Thanks, But No Thanks

Chapter Eight - The Pageant Generation

Section 9 of 14


CHAPTER EIGHT

The Pageant Generation


IF YOU GREW up in the U.S., you probably remember the play.

One kid dressed as a pilgrim.
Another as a Native American.
Construction paper feathers. Oversized buckles. A cardboard turkey cutout on the wall.
Maybe someone gave a speech about sharing. Maybe there was apple cider. Maybe you even said what you were thankful for, as if you knew what that meant in second grade.

It felt harmless. Cute, even.

But that’s how you program a myth — you teach it before the kid can ask questions.

The Thanksgiving play became a rite of passage in American elementary schools.

You’d trace your hand and turn it into a turkey.
You’d color a cornucopia.
You’d wear a costume that vaguely resembled 1621, even though it looked more like Party City met a history textbook and had a baby with brain fog.

The “pilgrims” were pure.
The “Indians” were friendly.
Everyone brought food. Everyone got along. The end.

No war. No plague. No land theft.
No mention of what happened next.

Just unity. Gratitude. Smiles.

It was a carefully curated fantasy — bright enough to keep you from looking too closely.

This didn’t happen by accident.

Starting in the late 19th and early 20th centuries, America needed a national glue.
Immigrants were flooding in. Identities were colliding.
And public schools became the tool to shape a new American narrative — one that looked backward, not forward.

Thanksgiving was perfect for it.

It offered a story that put white settlers at the center of everything — brave, humble, grateful.
It showed Native people not as sovereign nations, but as sidekicks. Helpers. Historical props.

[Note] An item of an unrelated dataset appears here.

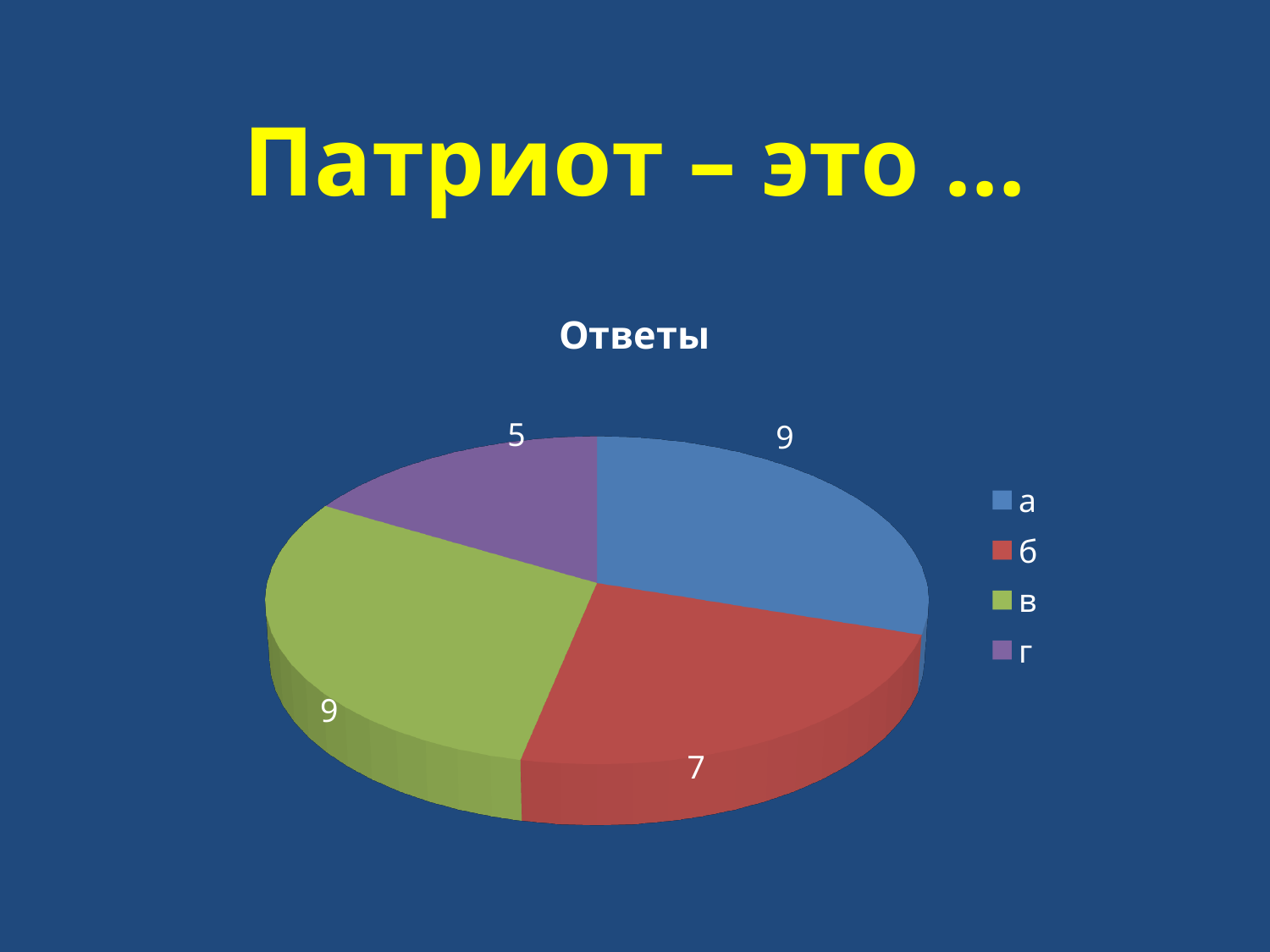
What share of the pie does category а represent? 30% What is the title of the chart? Ответы What kind of chart is shown on the slide? pie chart What is the value for category в? 9 What is the value for category б? 7 What is the difference between the values for а and г? 4 Which category has the lowest value? г What is the difference between the values for б and г? 2 What is the value for category г? 5 Which is larger, the value for б or the value for г? б How many categories does the pie chart have? 4 What is the value for category а? 9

And best of all, it framed America as something born out of peace and cooperation.

A national myth with costumes.

Teachers weren’t villains. Most were just following the script they were handed.

But that script was surgical.

It flattened Native history into a feel-good cameo.
It turned colonization into friendship.
It wrapped genocide in gratitude.

And for decades, no one blinked.
It was just what you did in November.

But here’s the thing about pageants:

They only work if no one breaks character.